Wednesday, December 3, 2014

Thread Specific heap/tcmalloc

Wanted to write this down somewhere for some time, so doing it now.

As i have touched upon before (and as i understand), user-level threads share the data section of its parent process, as well as the heap of the parent process (note that when a process is "Executed" by the kernel, the kernel allocates an area to execute consisting of the text segment, data segment (memory arena). Because all threads share the heap, the allocation (e.g. done using malloc (in turn using brk or mmap) ) in the heap needs to have a lock, and this is a costly operation. Every time malloc/free is called from any of the threads, a lock has to be taken, then memory allocated/deallocated, while other threads wait on the lock.

With tcmalloc, i would expect that the heap is broken up into parts so that each thread can use only its part of the heap and there is also a centralized heap where the thread will try to grab data from in case of running out of memory on its local heap.

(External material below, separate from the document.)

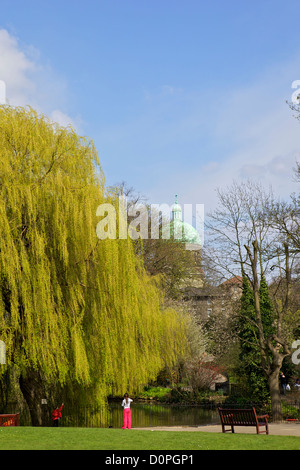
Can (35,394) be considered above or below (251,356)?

(btw, just while on the topic, making a quick note about Valgrind's issues with tcmalloc: from valgrind man page: "When a shared library is loaded, Valgrind checks for functions in the library that must be replaced or wrapped. For example, Memcheck replaces all malloc related functions (malloc, free, calloc, ...) with its own versions. Such replacements are done by default only in shared libraries whose soname matches a predefined soname pattern (e.g.libc.so* on linux). By default, no replacement is done for a statically linked library or for alternative libraries such as tcmalloc. In some cases, the replacements allow --soname-synonyms to specify one additional synonym pattern, giving flexibility in the replacement".)